Andrew W Mellon Foundation awards Medical Humanities Grant to the Faculty of Humanities, Wits University
WiSER is delighted to announce a major new funding grant in the field of Medical Humanities awarded by the Mellon Foundation for $880,000 over 4 years.
The Award has been made to the Faculty of Humanities at Wits University, and WiSER will play the major role in shaping and leading projects supported by this Award, drawing in academics from the Faculty of Humanities and other Faculties at this University. The intention is to constitute and develop the emerging field of African Medical Humanities. This field is established in other regions and is rooted in the interdisciplinary interests of a range of disciplines, including the social history of medicine, medical sociology and anthropology, visual culture, pedagogy, and law and ethics. Medical humanities is the site of crucial epistemological questions as wide ranging as the relationship between bodies and the social and cultural understandings of gender, and the relative influence of quantitative and qualitative forms of experiment, practice and reasoning in constituting knowledge. The interface of medicine and humanities invites a broadly interdisciplinary discussion about the meaning of evidence itself, critical in the formulation of all contemporary political argument and interventions, including health policies.
WiSER has been developing this field over several years. For the last two years, Dr Catherine Burns has been working intensively with colleagues and centres across the University to establish Wits University as a site of excellence in medical humanities. To this end Wits University and WiSER hosted the first conference on the continent in this field, “Body Knowledge: Medicine and Humanities in Conversation” in 2013.

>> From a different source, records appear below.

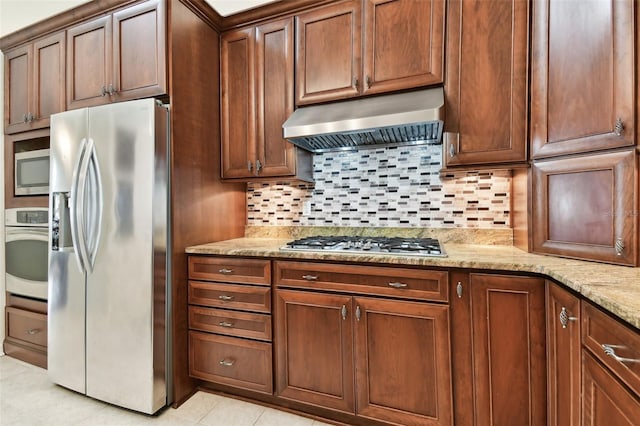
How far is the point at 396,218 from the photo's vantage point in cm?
210

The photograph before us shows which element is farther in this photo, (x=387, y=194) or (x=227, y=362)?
(x=387, y=194)

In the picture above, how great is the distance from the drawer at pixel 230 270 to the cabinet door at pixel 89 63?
3.96 ft

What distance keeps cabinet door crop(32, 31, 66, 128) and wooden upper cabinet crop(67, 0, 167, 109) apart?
84 millimetres

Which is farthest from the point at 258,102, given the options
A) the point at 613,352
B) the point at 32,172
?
the point at 613,352

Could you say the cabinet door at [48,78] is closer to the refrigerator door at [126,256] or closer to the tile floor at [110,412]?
the refrigerator door at [126,256]

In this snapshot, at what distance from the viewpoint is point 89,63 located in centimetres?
199

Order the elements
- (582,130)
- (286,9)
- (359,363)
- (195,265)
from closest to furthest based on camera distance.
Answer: (582,130), (359,363), (195,265), (286,9)

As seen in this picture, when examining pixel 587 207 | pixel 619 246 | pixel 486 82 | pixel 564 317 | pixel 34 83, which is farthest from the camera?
pixel 34 83

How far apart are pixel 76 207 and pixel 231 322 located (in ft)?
3.71

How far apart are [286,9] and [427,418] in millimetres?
2475

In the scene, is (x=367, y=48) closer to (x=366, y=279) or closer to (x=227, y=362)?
(x=366, y=279)

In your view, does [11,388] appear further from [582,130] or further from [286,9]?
[582,130]

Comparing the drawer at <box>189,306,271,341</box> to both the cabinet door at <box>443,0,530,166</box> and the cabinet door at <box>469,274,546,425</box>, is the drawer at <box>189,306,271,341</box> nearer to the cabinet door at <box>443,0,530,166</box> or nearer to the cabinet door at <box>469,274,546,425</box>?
the cabinet door at <box>469,274,546,425</box>

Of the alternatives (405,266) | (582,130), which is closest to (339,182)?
(405,266)
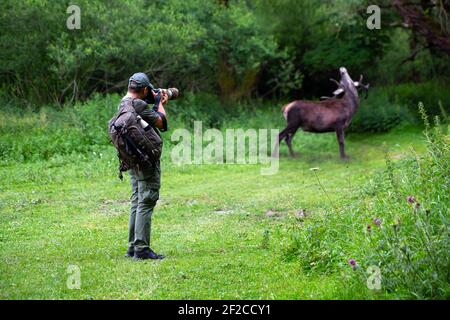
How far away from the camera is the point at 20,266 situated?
732 centimetres

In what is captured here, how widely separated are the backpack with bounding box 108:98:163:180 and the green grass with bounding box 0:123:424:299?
3.62 ft

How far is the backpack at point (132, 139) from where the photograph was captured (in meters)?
7.20

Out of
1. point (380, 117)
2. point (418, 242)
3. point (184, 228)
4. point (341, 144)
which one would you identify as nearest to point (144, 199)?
point (184, 228)

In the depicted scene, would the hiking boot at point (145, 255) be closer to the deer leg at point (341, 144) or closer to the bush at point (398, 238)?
the bush at point (398, 238)

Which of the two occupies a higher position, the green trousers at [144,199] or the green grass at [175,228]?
the green trousers at [144,199]

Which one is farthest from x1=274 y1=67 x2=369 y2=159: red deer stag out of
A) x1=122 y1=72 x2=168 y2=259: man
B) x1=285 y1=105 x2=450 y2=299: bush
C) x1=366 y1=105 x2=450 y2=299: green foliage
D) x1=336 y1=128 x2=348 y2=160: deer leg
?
x1=122 y1=72 x2=168 y2=259: man

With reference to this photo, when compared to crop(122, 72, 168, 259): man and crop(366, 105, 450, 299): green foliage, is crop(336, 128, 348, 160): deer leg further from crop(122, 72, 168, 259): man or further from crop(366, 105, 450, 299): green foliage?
crop(122, 72, 168, 259): man

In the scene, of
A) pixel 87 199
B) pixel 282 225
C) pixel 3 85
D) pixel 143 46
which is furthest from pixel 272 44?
pixel 282 225

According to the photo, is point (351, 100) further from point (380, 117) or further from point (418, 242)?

The core projects envisaged by the Award include:
- Cultures of Ageing and Dying
- The Meanings of Evidence
- Transgendering and Intersexuality
- Body Parts – Transfusion, Tissues, Transplants and the Commodification of the Body
The Award will support:
- Research opportunities for Wits academics
- Four doctoral fellowships
- Cross faculty research workshops
- Communicating excellent research through annual symposia. Bi-annual conferences will open these themes to wider involvement, and these will lead to scholarly publications.
- Public engagement. This project is committed to the public work of developing and drawing wider audiences for this theme through creating local, national and international networks, so as to build sustained interest in this field.